Business cycles are relatively short wave growth and decay that affect the economy. This means that the trend of long-term growth of developed economies is not a smooth linear line. This trend of growth is accelerating moments and moments of slowdown in growth.These movements are called cycles and all economies go through these cycles. The danger faced by the investor at this stage is to invest in stocks at a time when the cycle is at its maximum and have the need to sell your investment when the cycle is at its floor, with the loss that this entails. To avoid this situation, as investors will have to learn to try to detect when they start and when they complete the cycle. Easy task, but that is the main objective of the economy.

But problems do not end here.
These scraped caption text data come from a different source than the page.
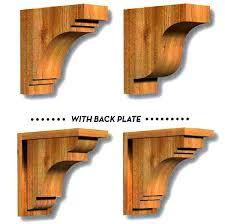 wood corbels is the best cabinet corbels is the best wood corbels for cabinets is the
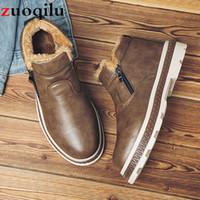 zapatillas altas para hombre. al por mayor-Botas de invierno de cuero para hombre Zapatos de invierno para hombre zapatos impermeables de alta superior para hombre zapatillas de deporte botines casuales para botas de nieve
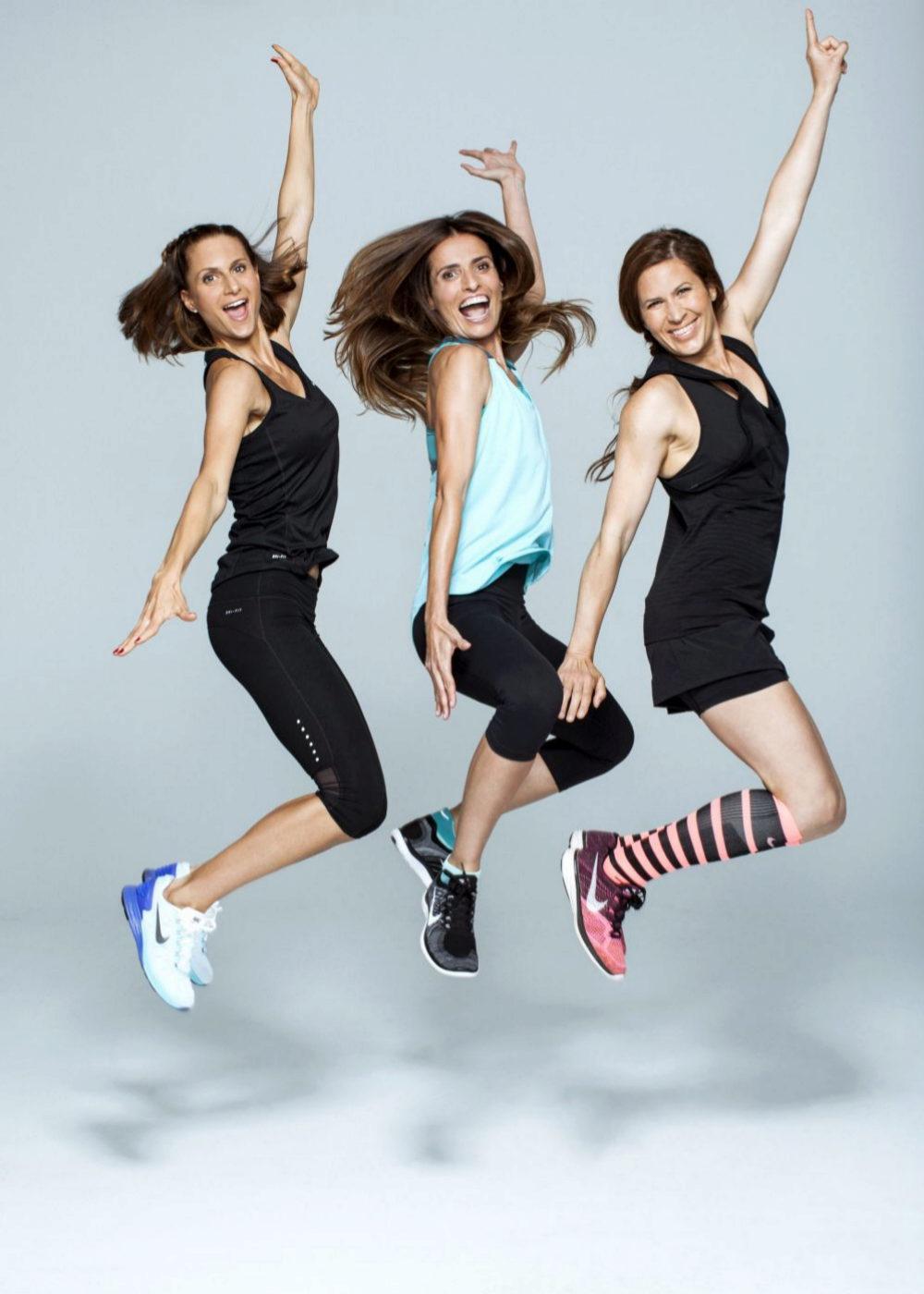 María, Gema y Carolina... derrochan energía y simpatía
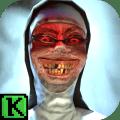 Evil Nun: Horror in the School 1.7.2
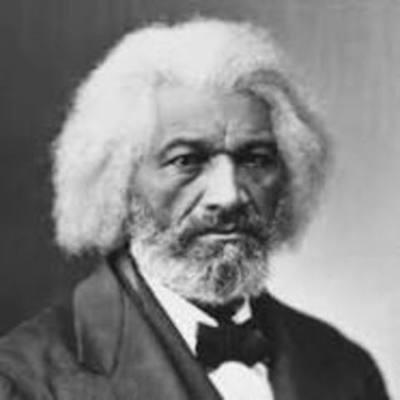 History Tea Party: Frederick Douglass timeline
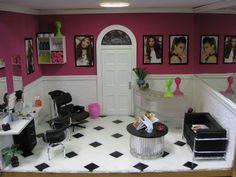 Hair salon.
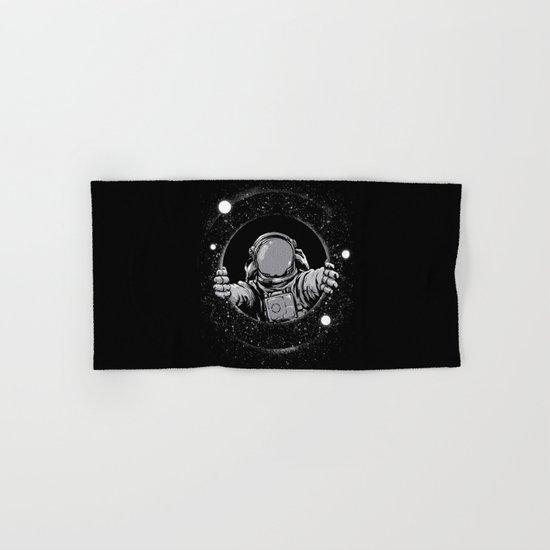 Black Hole Hand & Bath Towel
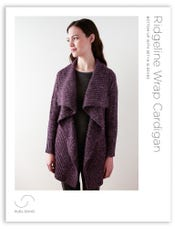 Ridgeline Wrap Cardigan Pattern Download
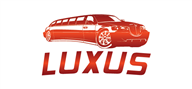 Logoinn created this logo for Luxus Wedding Cars & Limo Services  - who are in the Transportation Logo Design  Sectors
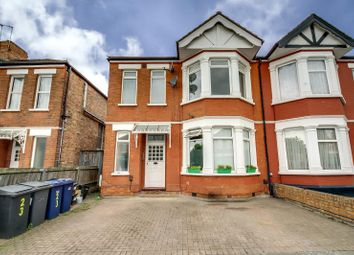 Thumbnail 1 bed flat to rent in Audley Road, Hendon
As companies in their quest for growth through innovation and increased productivity are able to grow, but the process left in the way companies less innovative, less competitive, with products and services more expensive and of lowerquality that the winning company. The company, the winner, out of the market to the company losing. This process has the name of the process of creative destruction, the new company creates a new process or system and destroys another company. As investors, we will not only be analyzed when there are positive economic cycles, but also in this series the winners of this process of creative destruction.

The same can be applied to real estate investment. First, the cycles have much influence on the real estate cycle. That is, when the economic cycle is positive, the real estate cycle is very positive and vice versa. Therefore, it is vitally important to predict the cycles when it comes to predicting the real estate cycles. Second, the process of creative destruction also occurs in real estate investment. The most innovative and creative investors move to more rustic investors. Let’s see an example to better understand this point. Five years ago began construction in Buenos Aires buildings with what was called amenities, this meant buildings Read the rest of this entry →

How much wealth in the last generations without financial education 0

Posted on November 22, 2009 by Buding Saha

80% of millionaires are people who have made themselves, only 20% of millionaires are people who are millionaires by inheritance, lottery or a lucky break in the stock market or other conditions which shows that the more people are rich that is done by their own efforts and not to get it all by chance, however there is a problem, since even just a popular saying is both a truth that “the first generation creates wealth, the second and the third administration spends “this because of different views about money can briefly explain what happens in most cases.

The first generation: Work hard, save, invest and diversify.

The second generation: usually saw their parents worked, saved, invested and diversified, it also helped their parents to get wealth.

The third generation: was not sacrificed as if they were grandparents and did not see it very closely so that they cause a big impact, and lived in wealth and may not have worked hard in the pursuit of goods and money ( or may not have worked at all) only saw the process of investing and diversifying not to earn money, save it and undertake the projects.

In other words without the wealth of financial education a family can begin to wane or permanently in the third generation.